# sending documents to kindle -what am I doing wrong



## mcostas (Nov 22, 2010)

I have sent documents both through the free address, and the regular one, as attachements and they have not shown up yet. they were microsoft works documents, should I change them to text first? If so, what is the advantage to sending vs transfering from computer?


----------



## mcostas (Nov 22, 2010)

Ok, I'm kind of figuring it out. I had one "converted" to pdf adw format just to see what would happen. I sent it to a kindle. I can read it on my kindle but not my computer. 

I cannot see a differance between the one I converted to the one I did not, except that I cannot read it on my computer. I sent it from my dx to have it converted, then I sent it to my k3 converted.

At least I think that's what I did. I am doing a few things at once and am having trouble discerning between what I am doing.  



So I guess the main thing I need to know is what is the advantage between a converted file and a non-converted file? It seems that it just adds another middleman and limit the devices I can veiw the file on.

Saved data entries
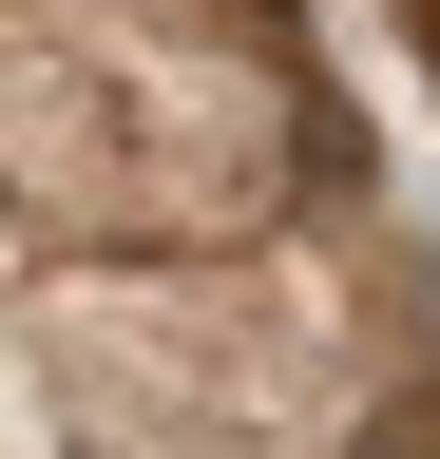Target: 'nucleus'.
Here are the masks:
<instances>
[{"label": "nucleus", "mask_w": 440, "mask_h": 459, "mask_svg": "<svg viewBox=\"0 0 440 459\" xmlns=\"http://www.w3.org/2000/svg\"><path fill=\"white\" fill-rule=\"evenodd\" d=\"M421 39H440V0H421Z\"/></svg>", "instance_id": "3"}, {"label": "nucleus", "mask_w": 440, "mask_h": 459, "mask_svg": "<svg viewBox=\"0 0 440 459\" xmlns=\"http://www.w3.org/2000/svg\"><path fill=\"white\" fill-rule=\"evenodd\" d=\"M39 364L77 459H325V383L268 287H77Z\"/></svg>", "instance_id": "2"}, {"label": "nucleus", "mask_w": 440, "mask_h": 459, "mask_svg": "<svg viewBox=\"0 0 440 459\" xmlns=\"http://www.w3.org/2000/svg\"><path fill=\"white\" fill-rule=\"evenodd\" d=\"M325 172L268 39L192 0H0V211L58 249H230Z\"/></svg>", "instance_id": "1"}]
</instances>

Tasks to carry out:
• 1. In the Kindle forum thread, what type of documents did the first post say were sent as attachments?
• 2. Extend the forum thread about sending documents to a Kindle by writing what comes after its last sentence.

The results:
• 1. Microsoft Works documents.

• 2.
Can I send everything through free.kindle.com?  If so why use the other address. I just need to know so I know if I need to include both addresses in my email contact list.  I have a dX that is only 3g, and a K3 that is both. I am putting my document on both.


----------



## ff2 (Oct 20, 2010)

I'm not sure I can answer some of the questions.  But I have a feeling that when you convert, Amazon is possibly encrypting the file and it is encrypted for your actual Kindle.  Amazon's encryption is device specific at least when "purchasing" (including free books) so that if you download to your kindle it is specific.  If you were to want it on your pc, you need to use the archive function from within k-4-pc to get the book.  You canNOT just copy it from the kindle.  Possibly, while it is YOUR document, only the kindle it is sent to can use it and I don't believe they archive that stuff.  So it might be ever be available on your pc (unless you strip the drm).

Or I could be totally wrong and others will fix it.


----------



## Martel47 (Jun 14, 2010)

Some types of files will not work on the kindle and must be converted to be usable.  Others, like PDF files, can be converted but do not need to be.  In the case of PDF, you have to put the word 'convert' in the subject line of the e-mail you are sending with the document if you want it to be converted.

The advantage to the conversion (from PDF) is that, unless the PDF is only an image file or has complex formatting, the converted result should have flowable and searchable text on the Kindle.  Text-to-speech as well.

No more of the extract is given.